「史上最強の長官」とうたわれた森信親・金融庁長官森信親・金融庁長官の行く末をめぐっては、任期4年目に加えて、日本銀行総裁や財務省次官への就任、首相官邸入りなどの諸説が飛び交ってきたが、どれも異例だ Photo:kyodonews

財務省に代わる「新たな最強官庁」と評する声も上がった金融庁において、「史上最強の長官」とうたわれた森信親長官。昨年7月に異例の任期3年目に突入し、その権勢は絶頂を迎えたかに思われたが、ここにきてこれまで改革に取り組んできた政策に対して、続けざまに逆風が吹き荒れだした。(「週刊ダイヤモンド」編集部 鈴木崇久)

「4年目のうわさを聞いた。まさかとは思うが、ないとは言い切れない」

 年の初めごろ、金融関係者が口を開くたびにこの「4年目」話が飛び出した。昨年7月の官庁人事で任期3年目に突入し、その1年の折り返し地点に近づいた金融庁の森信親長官が続投するかもしれないという臆測だ。

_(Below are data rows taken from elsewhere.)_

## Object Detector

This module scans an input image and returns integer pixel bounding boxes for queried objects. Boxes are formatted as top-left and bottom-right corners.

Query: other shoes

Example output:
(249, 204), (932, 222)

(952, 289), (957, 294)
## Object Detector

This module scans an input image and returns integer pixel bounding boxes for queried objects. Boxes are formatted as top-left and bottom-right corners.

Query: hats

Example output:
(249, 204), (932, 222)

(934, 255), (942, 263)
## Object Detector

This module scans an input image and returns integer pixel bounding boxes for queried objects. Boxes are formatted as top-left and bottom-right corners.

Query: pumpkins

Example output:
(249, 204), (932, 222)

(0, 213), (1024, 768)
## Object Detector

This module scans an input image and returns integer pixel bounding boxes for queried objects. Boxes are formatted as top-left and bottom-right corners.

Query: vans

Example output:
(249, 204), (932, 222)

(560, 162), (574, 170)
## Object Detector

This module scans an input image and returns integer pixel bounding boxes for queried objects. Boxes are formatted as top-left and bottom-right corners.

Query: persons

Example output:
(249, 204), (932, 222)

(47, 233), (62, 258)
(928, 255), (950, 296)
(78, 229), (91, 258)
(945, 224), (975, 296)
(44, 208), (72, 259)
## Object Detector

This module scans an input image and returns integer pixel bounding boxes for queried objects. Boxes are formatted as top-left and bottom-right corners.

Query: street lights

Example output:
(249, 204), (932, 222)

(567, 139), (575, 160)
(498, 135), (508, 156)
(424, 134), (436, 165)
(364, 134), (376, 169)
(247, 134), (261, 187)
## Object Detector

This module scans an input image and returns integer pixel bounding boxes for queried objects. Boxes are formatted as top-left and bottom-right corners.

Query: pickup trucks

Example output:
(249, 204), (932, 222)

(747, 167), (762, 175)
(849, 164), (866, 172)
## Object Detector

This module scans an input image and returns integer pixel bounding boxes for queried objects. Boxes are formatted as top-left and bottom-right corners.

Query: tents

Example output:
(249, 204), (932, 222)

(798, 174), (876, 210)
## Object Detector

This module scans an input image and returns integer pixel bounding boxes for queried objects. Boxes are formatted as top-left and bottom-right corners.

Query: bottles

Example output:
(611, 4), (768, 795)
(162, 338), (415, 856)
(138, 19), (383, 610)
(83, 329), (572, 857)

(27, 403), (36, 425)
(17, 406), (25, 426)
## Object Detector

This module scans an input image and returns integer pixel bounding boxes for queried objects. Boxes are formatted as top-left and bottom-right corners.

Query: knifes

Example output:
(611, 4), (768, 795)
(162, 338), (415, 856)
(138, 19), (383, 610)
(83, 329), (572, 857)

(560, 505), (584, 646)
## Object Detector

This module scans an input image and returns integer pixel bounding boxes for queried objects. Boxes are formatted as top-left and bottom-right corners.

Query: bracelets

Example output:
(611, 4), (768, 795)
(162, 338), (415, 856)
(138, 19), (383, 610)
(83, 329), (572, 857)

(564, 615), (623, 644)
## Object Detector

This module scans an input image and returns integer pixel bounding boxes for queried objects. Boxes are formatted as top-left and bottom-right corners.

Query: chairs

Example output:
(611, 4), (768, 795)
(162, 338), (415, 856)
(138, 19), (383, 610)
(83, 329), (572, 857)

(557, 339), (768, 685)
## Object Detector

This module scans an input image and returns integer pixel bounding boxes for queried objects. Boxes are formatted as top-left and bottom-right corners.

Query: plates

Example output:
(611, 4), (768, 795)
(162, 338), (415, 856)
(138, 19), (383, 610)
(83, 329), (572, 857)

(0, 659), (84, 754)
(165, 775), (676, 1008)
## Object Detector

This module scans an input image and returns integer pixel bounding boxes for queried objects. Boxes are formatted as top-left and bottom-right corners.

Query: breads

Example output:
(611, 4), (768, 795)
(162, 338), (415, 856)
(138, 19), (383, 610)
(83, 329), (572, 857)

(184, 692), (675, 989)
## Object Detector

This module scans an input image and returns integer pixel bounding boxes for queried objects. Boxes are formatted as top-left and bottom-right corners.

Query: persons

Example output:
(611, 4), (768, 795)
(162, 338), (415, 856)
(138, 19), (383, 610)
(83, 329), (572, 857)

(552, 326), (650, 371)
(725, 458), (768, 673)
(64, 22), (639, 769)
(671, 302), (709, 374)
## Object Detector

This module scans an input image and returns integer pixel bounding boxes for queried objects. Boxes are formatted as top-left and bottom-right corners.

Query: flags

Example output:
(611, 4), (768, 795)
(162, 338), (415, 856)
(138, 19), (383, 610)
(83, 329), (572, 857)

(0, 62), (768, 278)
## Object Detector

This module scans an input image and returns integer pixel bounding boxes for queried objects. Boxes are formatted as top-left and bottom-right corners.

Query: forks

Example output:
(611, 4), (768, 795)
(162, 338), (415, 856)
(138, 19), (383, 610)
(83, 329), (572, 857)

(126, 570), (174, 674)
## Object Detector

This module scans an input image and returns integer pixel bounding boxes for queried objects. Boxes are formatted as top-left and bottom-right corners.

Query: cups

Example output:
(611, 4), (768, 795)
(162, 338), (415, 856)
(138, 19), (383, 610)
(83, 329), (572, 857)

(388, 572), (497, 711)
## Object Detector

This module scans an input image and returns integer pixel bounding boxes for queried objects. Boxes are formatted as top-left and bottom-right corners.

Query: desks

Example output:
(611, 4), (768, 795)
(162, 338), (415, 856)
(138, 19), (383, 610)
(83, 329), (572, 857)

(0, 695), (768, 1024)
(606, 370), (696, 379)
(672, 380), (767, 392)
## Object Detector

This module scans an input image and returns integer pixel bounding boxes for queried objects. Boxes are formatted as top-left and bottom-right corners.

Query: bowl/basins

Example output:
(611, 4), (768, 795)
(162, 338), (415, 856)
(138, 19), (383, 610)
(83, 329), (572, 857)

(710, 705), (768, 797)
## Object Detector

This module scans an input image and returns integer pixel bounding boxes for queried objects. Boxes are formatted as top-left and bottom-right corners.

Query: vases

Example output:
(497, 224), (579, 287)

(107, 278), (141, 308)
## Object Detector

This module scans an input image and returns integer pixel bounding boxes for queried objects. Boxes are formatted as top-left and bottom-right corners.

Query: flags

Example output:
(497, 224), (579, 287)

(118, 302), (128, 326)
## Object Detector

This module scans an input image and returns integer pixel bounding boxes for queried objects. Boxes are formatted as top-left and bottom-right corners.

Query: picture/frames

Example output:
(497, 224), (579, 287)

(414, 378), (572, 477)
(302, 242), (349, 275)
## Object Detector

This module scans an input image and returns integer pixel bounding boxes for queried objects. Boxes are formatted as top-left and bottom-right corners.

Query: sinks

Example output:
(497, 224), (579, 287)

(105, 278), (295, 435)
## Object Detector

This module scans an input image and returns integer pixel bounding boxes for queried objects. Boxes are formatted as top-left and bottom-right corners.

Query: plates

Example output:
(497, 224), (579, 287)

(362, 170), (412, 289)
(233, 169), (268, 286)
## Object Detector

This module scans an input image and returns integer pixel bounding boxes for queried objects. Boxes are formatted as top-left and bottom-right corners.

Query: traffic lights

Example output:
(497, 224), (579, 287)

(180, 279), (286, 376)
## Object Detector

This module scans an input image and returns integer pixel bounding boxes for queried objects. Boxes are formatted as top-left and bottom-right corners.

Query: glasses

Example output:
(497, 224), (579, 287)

 2年が通例である金融庁長官の任期だが、森長官は金融行政において数々の改革を手掛け、実績を残してきた実力者。また、「霞が関」の人事権を握る首相官邸のキーパーソンである菅義偉官房長官や、金融庁の“ボス”も兼任する麻生太郎副総理兼財務大臣の信任も厚い。そうした背景があり、森長官は任期3年目に入った。

 とはいえ、「3年目」は異例ではあるが前例はあった。しかし、「4年目」となると前代未聞だ。それでも、金融庁内も含めて多くの金融関係者が否定できずにいた。

「これほどみんながみんな4年目の話をするということは、任期の終わりでレームダック(死に体)に陥らないために流した、森さんのブラフ(はったり)じゃないか」。そんな見立てを披露する森長官に近い金融関係者もいたが、それほどまでに「4年目説」は真実味を帯びていた。